I’ve now changed my mind based on
N Muennighoff et al. (2023) Scaling Data-Constrained Language Models
The main result is that up to 4 repetitions are about as good as unique data, and for up to about 16 repetitions there is still meaningful improvement. Let’s take 50T tokens as an estimate for available text data (as an anchor, there’s a filtered and deduplicated CommonCrawl dataset RedPajama-Data-v2 with 30T tokens). Repeated 4 times, it can make good use of 1e28 FLOPs (with a dense transformer), and repeated 16 times, suboptimal but meaningful use of 2e29 FLOPs. So this is close but not lower than what can be put to use within a few years. Thanks for pushing back on the original claim.
Three points: how much compute is going into a training run, how much natural text data it wants, and how much data is available. For training compute, there are claims of multi-billion dollar runs being plausible and possibly planned in 2-5 years. Eyeballing various trends and GPU shipping numbers and revenues, it looks like about 3 OOMs of compute scaling is possible before industrial capacity constrains the trend and the scaling slows down.

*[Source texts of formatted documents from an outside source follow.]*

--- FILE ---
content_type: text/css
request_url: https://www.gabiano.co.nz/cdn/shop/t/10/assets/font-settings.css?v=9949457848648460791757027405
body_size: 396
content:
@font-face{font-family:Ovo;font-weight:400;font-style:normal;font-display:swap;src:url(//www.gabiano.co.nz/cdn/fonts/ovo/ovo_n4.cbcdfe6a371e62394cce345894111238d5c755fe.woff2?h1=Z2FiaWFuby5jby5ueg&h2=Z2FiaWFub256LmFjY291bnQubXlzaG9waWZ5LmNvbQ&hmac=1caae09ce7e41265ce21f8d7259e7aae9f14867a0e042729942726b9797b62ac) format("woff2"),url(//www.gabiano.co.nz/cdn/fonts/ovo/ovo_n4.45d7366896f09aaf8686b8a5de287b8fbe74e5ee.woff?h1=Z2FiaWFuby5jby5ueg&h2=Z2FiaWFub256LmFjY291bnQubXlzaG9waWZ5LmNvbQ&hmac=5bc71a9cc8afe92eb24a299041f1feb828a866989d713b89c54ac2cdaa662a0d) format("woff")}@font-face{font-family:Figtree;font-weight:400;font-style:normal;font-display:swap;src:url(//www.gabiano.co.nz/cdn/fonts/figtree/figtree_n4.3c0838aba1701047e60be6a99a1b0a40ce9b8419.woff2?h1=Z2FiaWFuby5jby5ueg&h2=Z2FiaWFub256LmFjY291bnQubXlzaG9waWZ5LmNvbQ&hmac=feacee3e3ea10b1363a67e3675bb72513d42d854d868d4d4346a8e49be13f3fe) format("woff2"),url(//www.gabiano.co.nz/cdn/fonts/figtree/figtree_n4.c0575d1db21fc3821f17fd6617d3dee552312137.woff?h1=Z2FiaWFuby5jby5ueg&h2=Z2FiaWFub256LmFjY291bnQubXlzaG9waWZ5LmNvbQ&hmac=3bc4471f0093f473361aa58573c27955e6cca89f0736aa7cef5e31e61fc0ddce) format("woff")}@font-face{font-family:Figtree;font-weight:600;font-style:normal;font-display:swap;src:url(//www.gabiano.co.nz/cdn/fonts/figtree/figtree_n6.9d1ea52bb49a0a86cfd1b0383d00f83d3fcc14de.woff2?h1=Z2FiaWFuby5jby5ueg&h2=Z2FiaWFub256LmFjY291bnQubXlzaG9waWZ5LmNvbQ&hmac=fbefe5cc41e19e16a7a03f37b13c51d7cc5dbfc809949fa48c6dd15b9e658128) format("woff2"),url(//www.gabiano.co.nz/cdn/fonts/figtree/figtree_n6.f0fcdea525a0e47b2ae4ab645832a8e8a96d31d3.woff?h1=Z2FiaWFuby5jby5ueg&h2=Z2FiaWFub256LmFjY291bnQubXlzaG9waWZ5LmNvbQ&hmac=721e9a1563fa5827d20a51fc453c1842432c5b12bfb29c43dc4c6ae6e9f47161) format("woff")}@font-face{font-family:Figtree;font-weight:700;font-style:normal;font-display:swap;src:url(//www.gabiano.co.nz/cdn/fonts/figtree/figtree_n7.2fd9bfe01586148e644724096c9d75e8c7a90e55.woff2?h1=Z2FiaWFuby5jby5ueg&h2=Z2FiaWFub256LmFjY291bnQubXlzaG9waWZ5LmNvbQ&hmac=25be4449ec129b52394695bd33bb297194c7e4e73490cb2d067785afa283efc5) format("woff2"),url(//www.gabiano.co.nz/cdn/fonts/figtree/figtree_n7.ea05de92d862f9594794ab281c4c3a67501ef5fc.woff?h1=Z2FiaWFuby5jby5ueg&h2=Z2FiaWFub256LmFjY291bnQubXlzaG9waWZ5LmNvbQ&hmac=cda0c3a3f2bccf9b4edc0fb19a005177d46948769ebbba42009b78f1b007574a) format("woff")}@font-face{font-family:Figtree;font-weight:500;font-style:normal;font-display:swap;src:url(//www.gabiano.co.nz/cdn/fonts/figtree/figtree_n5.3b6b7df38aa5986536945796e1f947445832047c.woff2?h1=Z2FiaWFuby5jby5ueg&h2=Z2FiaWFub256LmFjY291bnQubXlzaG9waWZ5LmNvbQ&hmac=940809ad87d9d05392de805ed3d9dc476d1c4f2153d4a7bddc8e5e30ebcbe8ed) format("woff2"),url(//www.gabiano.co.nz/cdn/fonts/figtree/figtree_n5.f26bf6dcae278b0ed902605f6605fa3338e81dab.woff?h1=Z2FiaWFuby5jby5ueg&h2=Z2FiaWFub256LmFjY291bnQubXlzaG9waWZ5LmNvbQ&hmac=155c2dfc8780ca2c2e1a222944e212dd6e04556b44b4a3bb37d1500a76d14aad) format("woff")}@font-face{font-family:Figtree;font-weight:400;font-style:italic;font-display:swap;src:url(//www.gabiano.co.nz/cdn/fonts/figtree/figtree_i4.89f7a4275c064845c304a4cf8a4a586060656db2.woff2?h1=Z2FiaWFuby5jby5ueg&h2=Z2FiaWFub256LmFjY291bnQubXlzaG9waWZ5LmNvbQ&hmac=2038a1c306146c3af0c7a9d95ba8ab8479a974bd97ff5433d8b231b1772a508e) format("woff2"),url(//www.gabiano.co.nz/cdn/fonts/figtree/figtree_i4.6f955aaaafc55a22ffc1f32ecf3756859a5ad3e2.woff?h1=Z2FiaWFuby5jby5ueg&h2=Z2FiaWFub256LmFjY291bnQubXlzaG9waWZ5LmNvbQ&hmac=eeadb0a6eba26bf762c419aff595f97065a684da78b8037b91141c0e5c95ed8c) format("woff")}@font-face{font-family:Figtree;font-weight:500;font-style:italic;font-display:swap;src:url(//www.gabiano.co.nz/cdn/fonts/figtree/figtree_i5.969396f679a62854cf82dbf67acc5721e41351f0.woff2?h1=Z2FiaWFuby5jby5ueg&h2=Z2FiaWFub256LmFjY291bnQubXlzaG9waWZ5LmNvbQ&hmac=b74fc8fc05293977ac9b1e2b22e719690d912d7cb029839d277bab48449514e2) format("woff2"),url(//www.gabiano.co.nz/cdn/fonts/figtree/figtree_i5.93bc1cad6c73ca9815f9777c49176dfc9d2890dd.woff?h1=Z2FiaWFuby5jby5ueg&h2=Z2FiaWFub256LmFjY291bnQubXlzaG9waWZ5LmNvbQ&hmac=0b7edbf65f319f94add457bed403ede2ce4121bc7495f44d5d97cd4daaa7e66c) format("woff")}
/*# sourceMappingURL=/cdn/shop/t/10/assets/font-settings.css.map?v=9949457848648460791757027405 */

This assumes that there are no overly dramatic profits from AI (which might lead to finding ways of scaling supply chains faster than usual), and no overly dramatic lack of new capabilities with further scaling (which would slow down investment in scaling). That gives about 1e28-1e29 FLOPs at the slowdown in 4-6 years.
At 1e28 FLOPs, Chinchilla scaling asks for 200T-250T tokens. Various sparsity techniques increase effective compute, asking for even more tokens (when optimizing loss given fixed hardware compute).
Edit 15 Dec: I no longer endorse this point, based on scaling laws for training on repeated data.
On the outside, there are 20M-150M accessible books, some text from video, and 1T web pages of extremely dubious uniqueness and quality. That might give about 100T tokens, if LLMs are used to curate? There’s some discussion (incl. comments) here, this is the figure I’m most uncertain about. In practice, absent good synthetic data, I expect multimodality to fill the gap, but that’s not going to be as useful as good text for improving chatbot competence. (Possibly the issue with the original claim in the grandparent is what I meant by “soon”.)